## Consigne
Dans l’extrait source, réécrivez la partie qui s’ouvre sur les mots contenant « L’environnement de l’exploitant » et se ferme sur « souligne Loïc Guitton de Banque Populaire. », mise à jour en remplaçant « conseillers » par « chargés de clientèle ».

## Extrait source
- - -
Le « reste à vivre » demeure un élément clé. « À l’âge de 25 ans, certains se disent qu’ils peuvent vivre avec un faible revenu. Peut-être, mais plus tard lorsqu’ils auront une famille et des enfants, ce revenu initial ne suffira pas. Quelle est la capacité à augmenter le chiffre d’affaires ? Quelle rémunération horaire ? C’est sur ces questions que nous insistons parfois avec les agriculteurs », partage Loïc Guitton de Banque Populaire. Jean-Pierre Touzet du Crédit Agricole y ajoute la prise en compte du « risque pris » par le porteur de projet : « Nous ne pouvons pas endetter un agriculteur à hauteur de 2 millions d’euros et lui laisser un reste à vivre de 1 700 ou 1 800 € par mois ».
L’environnement de l’exploitant et de l’exploitation est également scruté. « À côté de l’analyse financière, nous prenons en compte de plus en plus l’environnement économique, social et environnemental de l’exploitation. Nous formons de plus en plus nos conseillers à cet environnement. Une exploitation en plein milieu d’habitations ou en zone inondable peut-être un sujet par exemple », souligne Loïc Guitton de Banque Populaire.
- - -
## Liste fournie

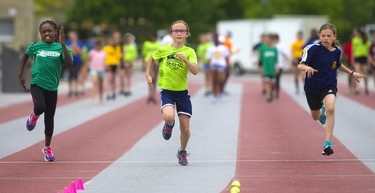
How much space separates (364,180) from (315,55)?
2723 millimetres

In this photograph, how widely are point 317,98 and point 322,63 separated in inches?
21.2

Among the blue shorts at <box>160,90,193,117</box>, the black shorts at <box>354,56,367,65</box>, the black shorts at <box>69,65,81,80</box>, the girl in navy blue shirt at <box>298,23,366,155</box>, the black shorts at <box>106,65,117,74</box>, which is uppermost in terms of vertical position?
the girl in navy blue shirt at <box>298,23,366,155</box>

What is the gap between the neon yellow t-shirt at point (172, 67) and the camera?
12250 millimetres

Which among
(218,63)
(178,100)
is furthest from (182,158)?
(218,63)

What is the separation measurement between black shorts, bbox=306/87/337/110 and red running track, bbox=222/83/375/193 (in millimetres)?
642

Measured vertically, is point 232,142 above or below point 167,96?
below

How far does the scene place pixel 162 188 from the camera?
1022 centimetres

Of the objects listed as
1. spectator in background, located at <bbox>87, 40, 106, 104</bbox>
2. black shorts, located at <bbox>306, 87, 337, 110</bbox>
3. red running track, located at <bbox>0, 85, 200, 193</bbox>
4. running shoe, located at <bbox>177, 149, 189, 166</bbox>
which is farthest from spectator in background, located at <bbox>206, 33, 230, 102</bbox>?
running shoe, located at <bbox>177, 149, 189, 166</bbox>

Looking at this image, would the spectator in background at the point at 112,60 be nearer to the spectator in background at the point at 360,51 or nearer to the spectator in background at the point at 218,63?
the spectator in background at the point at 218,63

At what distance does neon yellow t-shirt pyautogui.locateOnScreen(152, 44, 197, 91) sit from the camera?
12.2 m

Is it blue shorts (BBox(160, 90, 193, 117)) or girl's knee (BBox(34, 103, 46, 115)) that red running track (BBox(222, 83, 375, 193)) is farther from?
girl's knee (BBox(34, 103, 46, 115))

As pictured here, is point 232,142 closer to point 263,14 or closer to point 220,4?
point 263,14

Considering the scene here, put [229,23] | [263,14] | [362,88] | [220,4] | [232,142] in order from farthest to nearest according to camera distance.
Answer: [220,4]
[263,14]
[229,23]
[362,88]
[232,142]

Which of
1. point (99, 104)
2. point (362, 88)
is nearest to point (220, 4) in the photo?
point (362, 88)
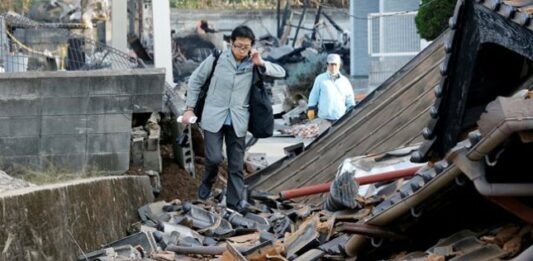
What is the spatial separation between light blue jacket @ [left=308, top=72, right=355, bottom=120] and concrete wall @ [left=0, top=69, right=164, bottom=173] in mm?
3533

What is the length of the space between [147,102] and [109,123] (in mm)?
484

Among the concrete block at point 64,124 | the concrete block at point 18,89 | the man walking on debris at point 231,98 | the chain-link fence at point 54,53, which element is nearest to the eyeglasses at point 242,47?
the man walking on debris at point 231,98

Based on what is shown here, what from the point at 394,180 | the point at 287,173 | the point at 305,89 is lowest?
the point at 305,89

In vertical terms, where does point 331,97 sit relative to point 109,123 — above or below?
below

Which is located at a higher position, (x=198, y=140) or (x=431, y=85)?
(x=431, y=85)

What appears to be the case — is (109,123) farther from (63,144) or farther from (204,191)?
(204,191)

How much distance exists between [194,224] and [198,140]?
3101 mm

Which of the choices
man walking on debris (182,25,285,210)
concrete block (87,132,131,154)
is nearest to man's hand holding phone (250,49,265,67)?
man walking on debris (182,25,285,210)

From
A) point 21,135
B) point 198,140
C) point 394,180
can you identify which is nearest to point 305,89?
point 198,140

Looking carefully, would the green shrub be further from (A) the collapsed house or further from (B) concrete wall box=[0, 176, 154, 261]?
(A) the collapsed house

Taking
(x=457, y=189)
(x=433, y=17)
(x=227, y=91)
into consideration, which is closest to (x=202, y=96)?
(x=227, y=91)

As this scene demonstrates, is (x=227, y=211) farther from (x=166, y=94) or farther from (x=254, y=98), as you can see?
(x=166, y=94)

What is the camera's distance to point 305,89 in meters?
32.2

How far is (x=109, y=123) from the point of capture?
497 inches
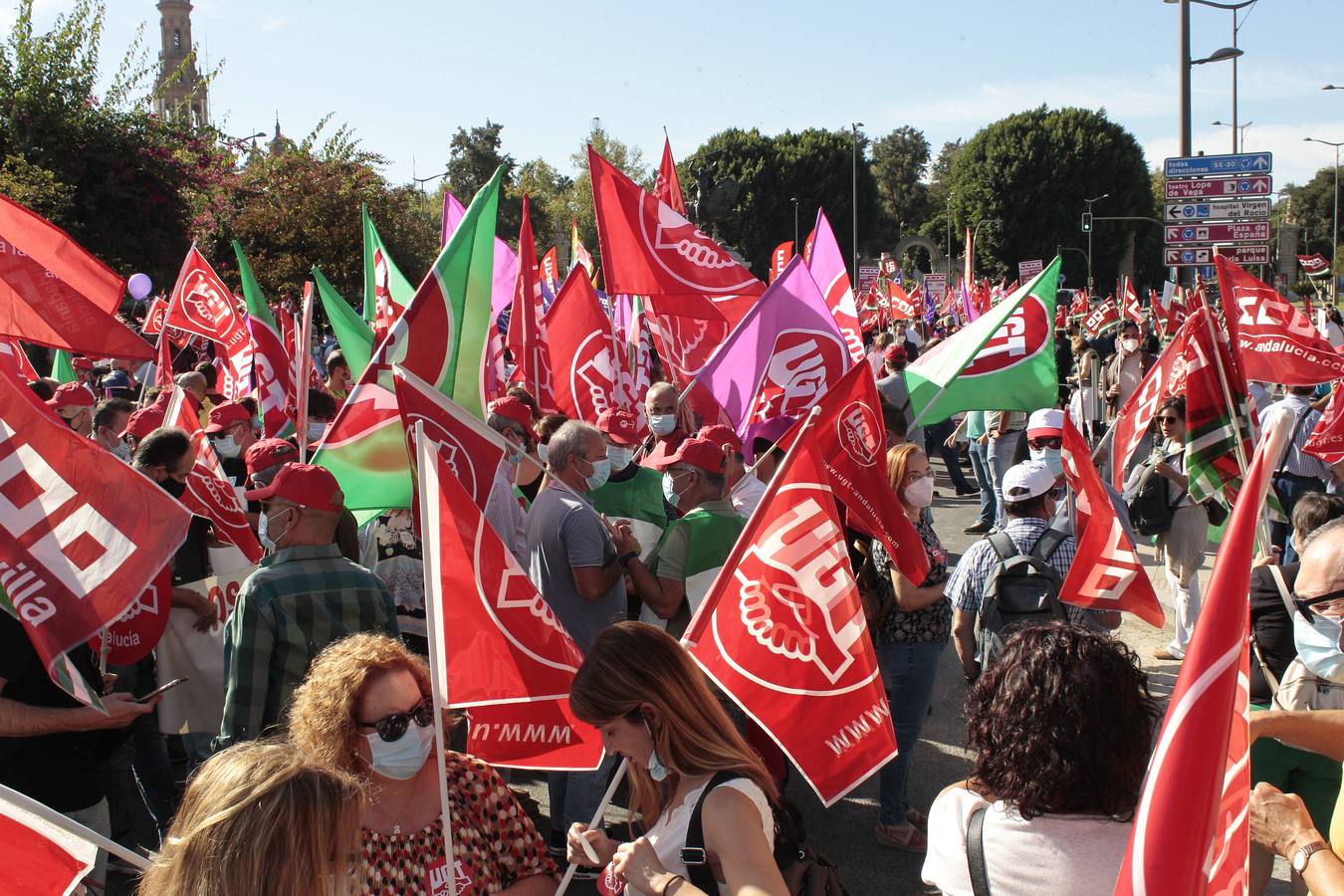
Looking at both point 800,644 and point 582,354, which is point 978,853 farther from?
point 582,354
- - -
## Résultat attendu
L’environnement de l’exploitant et de l’exploitation est également scruté. « À côté de l’analyse financière, nous prenons en compte de plus en plus l’environnement économique, social et environnemental de l’exploitation. Nous formons de plus en plus nos chargés de clientèle à cet environnement. Une exploitation en plein milieu d’habitations ou en zone inondable peut-être un sujet par exemple », souligne Loïc Guitton de Banque Populaire.